#### About this task
In the listing below, how many lines hold "behavior"? Give the number only.

'''

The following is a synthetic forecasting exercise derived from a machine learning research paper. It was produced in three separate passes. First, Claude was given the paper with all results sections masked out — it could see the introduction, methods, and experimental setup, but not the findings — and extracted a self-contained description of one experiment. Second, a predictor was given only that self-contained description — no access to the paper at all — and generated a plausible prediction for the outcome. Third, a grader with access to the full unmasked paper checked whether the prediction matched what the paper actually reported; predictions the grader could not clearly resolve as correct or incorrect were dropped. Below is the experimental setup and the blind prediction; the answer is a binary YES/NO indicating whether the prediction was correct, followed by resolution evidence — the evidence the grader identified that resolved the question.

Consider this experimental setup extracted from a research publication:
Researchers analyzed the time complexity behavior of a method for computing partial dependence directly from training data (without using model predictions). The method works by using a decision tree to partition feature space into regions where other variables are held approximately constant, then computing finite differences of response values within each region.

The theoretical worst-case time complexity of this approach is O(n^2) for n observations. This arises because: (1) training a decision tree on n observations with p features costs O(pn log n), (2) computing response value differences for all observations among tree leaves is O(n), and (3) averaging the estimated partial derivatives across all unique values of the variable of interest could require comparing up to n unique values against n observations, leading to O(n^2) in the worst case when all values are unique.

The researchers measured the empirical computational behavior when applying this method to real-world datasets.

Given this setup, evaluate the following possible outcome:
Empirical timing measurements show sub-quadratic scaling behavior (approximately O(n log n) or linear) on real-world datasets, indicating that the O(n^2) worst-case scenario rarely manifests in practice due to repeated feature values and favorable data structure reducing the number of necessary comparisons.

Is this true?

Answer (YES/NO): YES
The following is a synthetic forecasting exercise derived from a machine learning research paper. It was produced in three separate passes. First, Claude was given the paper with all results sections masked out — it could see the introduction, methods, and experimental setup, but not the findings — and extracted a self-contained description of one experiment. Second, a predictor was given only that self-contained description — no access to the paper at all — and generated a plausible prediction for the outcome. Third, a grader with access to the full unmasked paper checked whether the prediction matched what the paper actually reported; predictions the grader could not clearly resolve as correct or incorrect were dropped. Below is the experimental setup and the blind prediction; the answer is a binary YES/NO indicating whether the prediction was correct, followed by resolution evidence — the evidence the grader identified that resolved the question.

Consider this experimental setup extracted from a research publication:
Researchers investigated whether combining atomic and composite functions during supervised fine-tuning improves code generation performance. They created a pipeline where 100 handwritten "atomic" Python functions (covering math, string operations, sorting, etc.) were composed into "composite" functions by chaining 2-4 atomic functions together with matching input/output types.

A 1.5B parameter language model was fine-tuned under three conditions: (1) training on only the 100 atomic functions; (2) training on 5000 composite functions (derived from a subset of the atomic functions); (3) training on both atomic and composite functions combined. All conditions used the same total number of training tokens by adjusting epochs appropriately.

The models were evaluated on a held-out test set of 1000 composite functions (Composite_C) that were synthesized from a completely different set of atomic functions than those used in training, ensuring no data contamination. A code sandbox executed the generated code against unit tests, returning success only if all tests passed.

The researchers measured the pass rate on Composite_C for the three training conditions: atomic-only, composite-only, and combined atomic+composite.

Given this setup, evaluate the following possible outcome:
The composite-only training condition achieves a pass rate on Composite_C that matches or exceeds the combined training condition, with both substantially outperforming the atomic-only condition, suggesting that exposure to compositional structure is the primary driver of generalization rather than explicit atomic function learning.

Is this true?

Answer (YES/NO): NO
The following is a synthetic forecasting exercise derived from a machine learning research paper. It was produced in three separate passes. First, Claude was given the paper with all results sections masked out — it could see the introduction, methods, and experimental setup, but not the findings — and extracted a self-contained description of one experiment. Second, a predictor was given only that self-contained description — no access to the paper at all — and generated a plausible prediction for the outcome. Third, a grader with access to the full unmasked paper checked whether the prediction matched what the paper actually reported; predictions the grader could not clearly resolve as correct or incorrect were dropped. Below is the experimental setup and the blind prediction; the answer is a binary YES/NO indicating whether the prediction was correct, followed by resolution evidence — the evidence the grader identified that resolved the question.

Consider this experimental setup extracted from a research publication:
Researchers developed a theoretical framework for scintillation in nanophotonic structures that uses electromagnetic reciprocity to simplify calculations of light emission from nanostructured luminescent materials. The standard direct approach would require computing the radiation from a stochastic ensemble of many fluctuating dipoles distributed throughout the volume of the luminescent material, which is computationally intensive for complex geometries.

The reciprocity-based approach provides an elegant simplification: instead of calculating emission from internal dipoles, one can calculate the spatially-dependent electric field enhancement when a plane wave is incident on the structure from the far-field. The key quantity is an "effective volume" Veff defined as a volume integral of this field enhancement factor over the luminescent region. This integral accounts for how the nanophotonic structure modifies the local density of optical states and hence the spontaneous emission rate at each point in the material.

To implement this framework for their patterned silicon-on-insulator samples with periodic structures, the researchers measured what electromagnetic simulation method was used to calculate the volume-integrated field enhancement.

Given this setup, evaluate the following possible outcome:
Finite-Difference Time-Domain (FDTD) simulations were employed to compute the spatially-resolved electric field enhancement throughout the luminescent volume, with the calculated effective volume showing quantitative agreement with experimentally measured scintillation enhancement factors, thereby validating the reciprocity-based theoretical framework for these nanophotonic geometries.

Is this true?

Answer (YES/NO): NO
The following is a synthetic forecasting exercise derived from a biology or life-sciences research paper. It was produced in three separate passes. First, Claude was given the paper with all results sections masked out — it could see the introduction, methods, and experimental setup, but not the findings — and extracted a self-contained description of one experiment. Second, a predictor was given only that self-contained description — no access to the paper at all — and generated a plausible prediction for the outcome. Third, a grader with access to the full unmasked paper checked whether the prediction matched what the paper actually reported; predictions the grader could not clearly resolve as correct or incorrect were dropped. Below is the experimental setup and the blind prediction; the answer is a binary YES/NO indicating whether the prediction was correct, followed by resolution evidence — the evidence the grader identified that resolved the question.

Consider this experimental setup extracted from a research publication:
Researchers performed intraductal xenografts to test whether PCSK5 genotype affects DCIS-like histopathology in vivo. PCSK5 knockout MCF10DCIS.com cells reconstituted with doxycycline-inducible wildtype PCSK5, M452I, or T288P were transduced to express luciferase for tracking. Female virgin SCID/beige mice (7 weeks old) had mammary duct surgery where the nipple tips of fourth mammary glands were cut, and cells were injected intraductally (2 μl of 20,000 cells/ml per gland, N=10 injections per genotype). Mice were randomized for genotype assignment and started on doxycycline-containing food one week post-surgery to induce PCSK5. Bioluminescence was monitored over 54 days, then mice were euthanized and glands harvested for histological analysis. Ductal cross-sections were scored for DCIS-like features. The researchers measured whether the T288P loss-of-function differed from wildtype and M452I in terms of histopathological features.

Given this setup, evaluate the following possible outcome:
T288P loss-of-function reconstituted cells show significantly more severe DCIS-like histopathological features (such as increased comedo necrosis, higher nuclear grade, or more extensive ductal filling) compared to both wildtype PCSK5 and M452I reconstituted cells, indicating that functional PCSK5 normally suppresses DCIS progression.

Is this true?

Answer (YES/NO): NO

'''

#### Expected answer
3